━━ Data shown ━━

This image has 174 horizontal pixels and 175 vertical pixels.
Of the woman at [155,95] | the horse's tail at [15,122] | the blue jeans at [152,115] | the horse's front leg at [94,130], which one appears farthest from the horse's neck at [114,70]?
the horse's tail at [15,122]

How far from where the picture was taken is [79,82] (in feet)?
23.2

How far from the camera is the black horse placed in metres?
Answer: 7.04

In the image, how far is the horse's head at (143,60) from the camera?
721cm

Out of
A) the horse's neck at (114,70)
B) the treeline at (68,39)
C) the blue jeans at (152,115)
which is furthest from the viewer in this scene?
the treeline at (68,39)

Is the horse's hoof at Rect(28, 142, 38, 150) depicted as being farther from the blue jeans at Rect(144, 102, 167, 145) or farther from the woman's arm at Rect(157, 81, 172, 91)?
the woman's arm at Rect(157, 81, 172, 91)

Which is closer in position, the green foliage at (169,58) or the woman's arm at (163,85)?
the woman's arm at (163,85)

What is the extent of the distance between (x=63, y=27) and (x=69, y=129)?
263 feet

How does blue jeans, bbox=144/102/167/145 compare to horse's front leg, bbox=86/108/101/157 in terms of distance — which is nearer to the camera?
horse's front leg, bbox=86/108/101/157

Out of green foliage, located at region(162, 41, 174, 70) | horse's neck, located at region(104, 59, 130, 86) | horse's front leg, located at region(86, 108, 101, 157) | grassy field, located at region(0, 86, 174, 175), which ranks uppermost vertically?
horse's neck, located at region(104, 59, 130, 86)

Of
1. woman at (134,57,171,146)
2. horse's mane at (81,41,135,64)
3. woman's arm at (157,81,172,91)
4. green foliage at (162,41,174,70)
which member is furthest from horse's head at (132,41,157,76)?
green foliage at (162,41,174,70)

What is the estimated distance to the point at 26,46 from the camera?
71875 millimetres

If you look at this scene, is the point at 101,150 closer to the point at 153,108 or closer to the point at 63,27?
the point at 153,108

━━━

Give every line of the listing above as a JSON array of strings, one string per line, and leave out the blank lines.

— Completed task —
[
  "This image has 174 horizontal pixels and 175 vertical pixels.",
  "Of the woman at [155,95] | the horse's tail at [15,122] | the blue jeans at [152,115] | the horse's front leg at [94,130], which one appears farthest from the horse's neck at [114,70]?",
  "the horse's tail at [15,122]",
  "How far from where the picture was taken is [79,82] (in feet)?",
  "23.2",
  "How far from the camera is the black horse placed in metres?",
  "Answer: 7.04",
  "In the image, how far is the horse's head at (143,60) from the camera?",
  "721cm",
  "Out of",
  "A) the horse's neck at (114,70)",
  "B) the treeline at (68,39)",
  "C) the blue jeans at (152,115)",
  "which is furthest from the viewer in this scene?",
  "the treeline at (68,39)",
  "Is the horse's hoof at Rect(28, 142, 38, 150) depicted as being farther from the blue jeans at Rect(144, 102, 167, 145) or farther from the woman's arm at Rect(157, 81, 172, 91)?",
  "the woman's arm at Rect(157, 81, 172, 91)",
  "Which is closer in position, the green foliage at (169,58) or the woman's arm at (163,85)?",
  "the woman's arm at (163,85)",
  "What is the extent of the distance between (x=63, y=27) and (x=69, y=129)?",
  "263 feet",
  "How does blue jeans, bbox=144/102/167/145 compare to horse's front leg, bbox=86/108/101/157 in terms of distance — which is nearer to the camera?",
  "horse's front leg, bbox=86/108/101/157",
  "Out of green foliage, located at region(162, 41, 174, 70) | horse's neck, located at region(104, 59, 130, 86) | horse's front leg, located at region(86, 108, 101, 157) | grassy field, located at region(0, 86, 174, 175), which ranks uppermost vertically?",
  "horse's neck, located at region(104, 59, 130, 86)",
  "Of",
  "1. woman at (134,57,171,146)",
  "2. horse's mane at (81,41,135,64)",
  "3. woman's arm at (157,81,172,91)",
  "4. green foliage at (162,41,174,70)",
  "which member is furthest from horse's head at (132,41,157,76)?",
  "green foliage at (162,41,174,70)",
  "What is the estimated distance to the point at 26,46 from the camera?",
  "71875 millimetres",
  "If you look at this scene, is the point at 101,150 closer to the point at 153,108 or closer to the point at 63,27?",
  "the point at 153,108"
]